The input module 150 may receive a command or data to be used by another component (e.g., the processor 120) of the electronic device 101, from the outside (e.g., a user) of the electronic device 101. The input module 150 may include, for example, a microphone, a mouse, a keyboard, a key (e.g., a button), or a digital pen (e.g., a stylus pen).

The sound output module 155 may output sound signals to the outside of the electronic device 101. The sound output module 155 may include, for example, a speaker or a receiver. The speaker may be used for general purposes, such as playing multimedia or playing record. The receiver may be used for receiving incoming calls. According to an embodiment of the disclosure, the receiver may be implemented as separate from, or as part of the speaker.

The display module 160 may visually provide information to the outside (e.g., a user) of the electronic device 101. The display module 160 may include, for example, a display, a hologram device, or a projector and control circuitry to control a corresponding one of the display, hologram device, and projector. According to an embodiment of the disclosure, the display module 160 may include a touch sensor adapted to detect a touch, or a pressure sensor adapted to measure the intensity of force incurred by the touch.
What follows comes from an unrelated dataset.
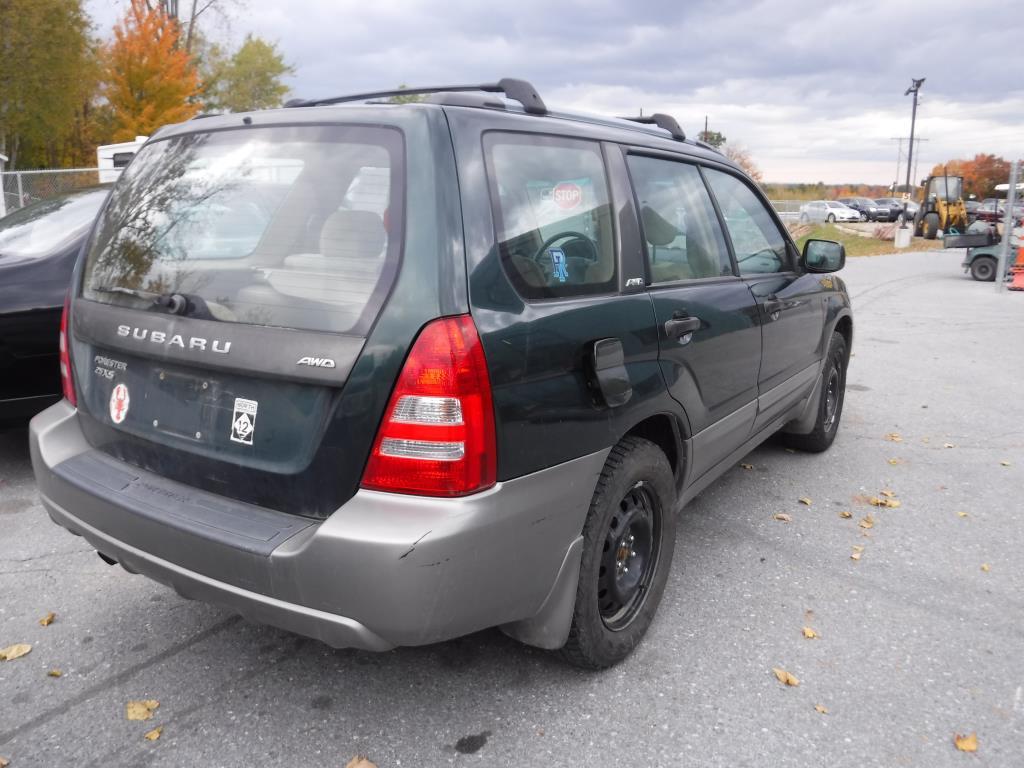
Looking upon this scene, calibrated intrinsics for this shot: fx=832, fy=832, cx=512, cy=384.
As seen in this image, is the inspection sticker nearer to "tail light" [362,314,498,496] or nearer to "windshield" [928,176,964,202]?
"tail light" [362,314,498,496]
The audio module 170 may convert a sound into an electrical signal and vice versa. According to an embodiment of the disclosure, the audio module 170 may obtain the sound via the input module 150, or output the sound via the sound output module 155 or a headphone of an external electronic device (e.g., the external electronic device 102) directly (e.g., wiredly) or wirelessly coupled with the electronic device 101.

The sensor module 176 may detect an operational state (e.g., power or temperature) of the electronic device 101 or an environmental state (e.g., a state of a user) external to the electronic device 101, and then generate an electrical signal or data value corresponding to the detected state. According to an embodiment of the disclosure, the sensor module 176 may include, for example, a gesture sensor, a gyro sensor, an atmospheric pressure sensor, a magnetic sensor, an acceleration sensor, a grip sensor, a proximity sensor, a color sensor, an infrared (IR) sensor, a biometric sensor, a temperature sensor, a humidity sensor, or an illuminance sensor.
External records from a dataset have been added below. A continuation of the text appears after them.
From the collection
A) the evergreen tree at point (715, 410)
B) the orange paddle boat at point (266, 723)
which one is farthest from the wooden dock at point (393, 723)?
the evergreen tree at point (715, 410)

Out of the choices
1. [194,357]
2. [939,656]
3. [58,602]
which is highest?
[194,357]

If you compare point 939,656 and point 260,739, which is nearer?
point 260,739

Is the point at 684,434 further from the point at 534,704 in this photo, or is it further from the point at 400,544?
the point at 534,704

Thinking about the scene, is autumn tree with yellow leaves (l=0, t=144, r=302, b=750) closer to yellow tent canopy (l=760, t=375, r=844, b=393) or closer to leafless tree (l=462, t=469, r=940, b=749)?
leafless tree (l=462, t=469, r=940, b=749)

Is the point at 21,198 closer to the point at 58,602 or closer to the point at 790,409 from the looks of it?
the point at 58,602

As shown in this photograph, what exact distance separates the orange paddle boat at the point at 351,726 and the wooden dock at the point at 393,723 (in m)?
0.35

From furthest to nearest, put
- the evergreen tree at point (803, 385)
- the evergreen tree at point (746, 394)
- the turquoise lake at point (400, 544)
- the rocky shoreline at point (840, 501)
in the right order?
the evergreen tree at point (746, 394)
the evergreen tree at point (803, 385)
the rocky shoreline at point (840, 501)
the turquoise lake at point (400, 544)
The interface 177 may support one or more specified protocols to be used for the electronic device 101 to be coupled with the external electronic device (e.g., the external electronic device 102) directly (e.g., wiredly) or wirelessly. According to an embodiment of the disclosure, the interface 177 may include, for example, a high definition multimedia interface (HDMI), a universal serial bus (USB) interface, a secure digital (SD) card interface, or an audio interface.
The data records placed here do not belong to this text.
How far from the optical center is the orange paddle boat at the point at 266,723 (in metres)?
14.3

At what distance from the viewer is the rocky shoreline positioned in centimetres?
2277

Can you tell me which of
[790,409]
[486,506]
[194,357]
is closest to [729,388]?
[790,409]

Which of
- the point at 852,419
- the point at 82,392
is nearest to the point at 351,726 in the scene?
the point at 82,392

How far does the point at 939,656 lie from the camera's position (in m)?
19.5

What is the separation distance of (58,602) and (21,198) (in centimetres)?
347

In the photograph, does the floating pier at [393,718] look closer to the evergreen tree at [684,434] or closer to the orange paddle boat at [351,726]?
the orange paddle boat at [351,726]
A connecting terminal 178 may include a connector via which the electronic device 101 may be physically connected with the external electronic device (e.g., the external electronic device 102). According to an embodiment of the disclosure, the connecting terminal 178 may include, for example, an HDMI connector, a USB connector, an SD card connector, or an audio connector (e.g., a headphone connector).

The haptic module 179 may convert an electrical signal into a mechanical stimulus (e.g., a vibration or a movement) or electrical stimulus which may be recognized by a user via his tactile sensation or kinesthetic sensation. According to an embodiment of the disclosure, the haptic module 179 may include, for example, a motor, a piezoelectric element, or an electric stimulator.

The camera module 180 may capture a still image or moving images. According to an embodiment of the disclosure, the camera module 180 may include one or more lenses, image sensors, image signal processors, or flashes.

The power management module 188 may manage power supplied to the electronic device 101. According to an embodiment of the disclosure, the power management module 188 may be implemented as at least part of, for example, a power management integrated circuit (PMIC).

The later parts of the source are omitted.